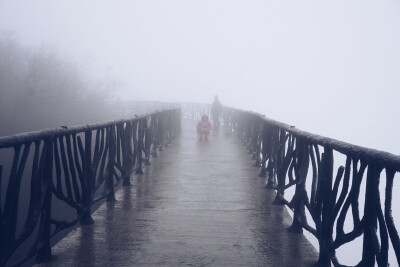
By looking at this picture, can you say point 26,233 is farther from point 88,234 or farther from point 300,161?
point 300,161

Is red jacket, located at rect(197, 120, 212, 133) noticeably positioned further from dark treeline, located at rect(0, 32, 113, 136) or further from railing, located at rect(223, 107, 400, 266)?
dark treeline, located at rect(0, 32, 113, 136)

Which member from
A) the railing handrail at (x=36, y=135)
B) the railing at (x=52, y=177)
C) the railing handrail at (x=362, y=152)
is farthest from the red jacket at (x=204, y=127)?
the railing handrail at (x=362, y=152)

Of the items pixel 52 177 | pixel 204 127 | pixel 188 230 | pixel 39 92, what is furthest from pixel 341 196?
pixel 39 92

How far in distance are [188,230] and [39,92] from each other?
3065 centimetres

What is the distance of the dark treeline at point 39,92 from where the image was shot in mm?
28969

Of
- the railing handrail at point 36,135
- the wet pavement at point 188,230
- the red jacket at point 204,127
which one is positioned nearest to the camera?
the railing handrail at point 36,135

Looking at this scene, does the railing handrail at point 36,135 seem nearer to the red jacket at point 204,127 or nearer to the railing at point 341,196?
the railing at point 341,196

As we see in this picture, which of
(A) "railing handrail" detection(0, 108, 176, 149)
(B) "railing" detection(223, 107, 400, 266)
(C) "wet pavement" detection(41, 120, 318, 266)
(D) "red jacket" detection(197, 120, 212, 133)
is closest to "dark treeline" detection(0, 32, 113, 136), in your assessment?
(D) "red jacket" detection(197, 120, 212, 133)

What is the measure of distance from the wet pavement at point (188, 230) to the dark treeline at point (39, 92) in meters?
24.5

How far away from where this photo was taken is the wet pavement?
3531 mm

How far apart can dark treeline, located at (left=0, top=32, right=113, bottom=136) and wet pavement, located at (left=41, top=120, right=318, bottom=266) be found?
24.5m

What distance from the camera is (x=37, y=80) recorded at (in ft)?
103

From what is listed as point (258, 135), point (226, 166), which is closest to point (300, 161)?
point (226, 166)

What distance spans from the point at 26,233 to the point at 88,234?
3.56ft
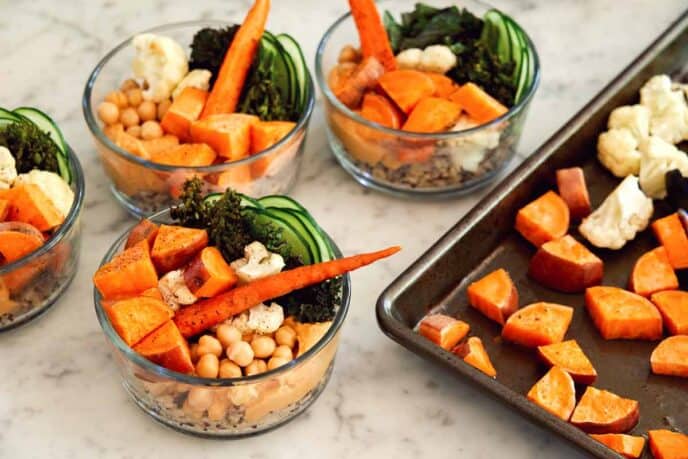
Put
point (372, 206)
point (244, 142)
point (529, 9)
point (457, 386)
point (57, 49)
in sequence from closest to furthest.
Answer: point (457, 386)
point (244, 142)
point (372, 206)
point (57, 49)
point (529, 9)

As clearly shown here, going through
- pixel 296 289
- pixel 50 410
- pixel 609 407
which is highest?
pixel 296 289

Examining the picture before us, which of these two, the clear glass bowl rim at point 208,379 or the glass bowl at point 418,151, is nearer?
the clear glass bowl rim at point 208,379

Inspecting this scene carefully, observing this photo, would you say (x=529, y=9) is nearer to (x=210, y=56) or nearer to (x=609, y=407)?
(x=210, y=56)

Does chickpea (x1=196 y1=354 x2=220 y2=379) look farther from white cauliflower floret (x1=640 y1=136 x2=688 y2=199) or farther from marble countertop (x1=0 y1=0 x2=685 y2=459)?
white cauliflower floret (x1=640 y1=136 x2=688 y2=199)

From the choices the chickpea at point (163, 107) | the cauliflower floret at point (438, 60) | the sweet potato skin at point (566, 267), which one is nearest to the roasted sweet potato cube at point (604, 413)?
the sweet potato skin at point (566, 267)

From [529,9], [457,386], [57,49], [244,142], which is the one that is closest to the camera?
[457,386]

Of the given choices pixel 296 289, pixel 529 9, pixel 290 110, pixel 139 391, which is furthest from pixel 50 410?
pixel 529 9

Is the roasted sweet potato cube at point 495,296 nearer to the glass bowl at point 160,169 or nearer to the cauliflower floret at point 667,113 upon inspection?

--------------------------------

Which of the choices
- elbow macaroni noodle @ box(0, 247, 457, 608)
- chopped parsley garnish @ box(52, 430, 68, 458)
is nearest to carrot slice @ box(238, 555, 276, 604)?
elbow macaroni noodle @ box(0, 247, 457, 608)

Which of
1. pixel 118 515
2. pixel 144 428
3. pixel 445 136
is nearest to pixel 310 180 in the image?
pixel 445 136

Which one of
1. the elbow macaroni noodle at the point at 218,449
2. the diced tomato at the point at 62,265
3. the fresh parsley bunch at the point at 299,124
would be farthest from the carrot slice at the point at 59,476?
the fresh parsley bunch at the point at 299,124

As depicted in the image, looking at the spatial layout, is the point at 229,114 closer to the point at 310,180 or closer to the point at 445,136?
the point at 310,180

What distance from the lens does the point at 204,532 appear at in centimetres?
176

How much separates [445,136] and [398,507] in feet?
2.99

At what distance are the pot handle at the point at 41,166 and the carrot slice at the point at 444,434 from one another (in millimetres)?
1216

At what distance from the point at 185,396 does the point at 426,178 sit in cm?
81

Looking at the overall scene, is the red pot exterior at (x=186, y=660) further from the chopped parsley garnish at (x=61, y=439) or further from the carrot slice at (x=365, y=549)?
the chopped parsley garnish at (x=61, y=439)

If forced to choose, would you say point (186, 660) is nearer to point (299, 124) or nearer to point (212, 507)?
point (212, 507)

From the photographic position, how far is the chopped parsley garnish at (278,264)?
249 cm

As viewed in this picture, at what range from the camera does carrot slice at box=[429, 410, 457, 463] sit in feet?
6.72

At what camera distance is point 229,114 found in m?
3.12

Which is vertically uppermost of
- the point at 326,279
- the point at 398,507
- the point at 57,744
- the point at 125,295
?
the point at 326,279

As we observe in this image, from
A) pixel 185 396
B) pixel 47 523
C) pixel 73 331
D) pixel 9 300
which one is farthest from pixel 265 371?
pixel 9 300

--------------------------------

EXERCISE GOAL
Copy out word for word the part of the listing that opens with the line containing "From the choices" and closes with the line containing "Is the roasted", including both of those lines.

RESULT FOR THIS EXERCISE
From the choices the chickpea at point (163, 107) | the cauliflower floret at point (438, 60) | the sweet potato skin at point (566, 267), which one is nearest to the roasted sweet potato cube at point (604, 413)?
the sweet potato skin at point (566, 267)

From [529,9], [457,386], [57,49], [244,142], which is the one that is closest to the camera?
[457,386]

Of the given choices pixel 296 289, pixel 529 9, pixel 290 110, pixel 139 391, which is furthest from pixel 50 410?
pixel 529 9

Is the roasted sweet potato cube at point 495,296 nearer to the glass bowl at point 160,169 or nearer to the cauliflower floret at point 667,113 upon inspection?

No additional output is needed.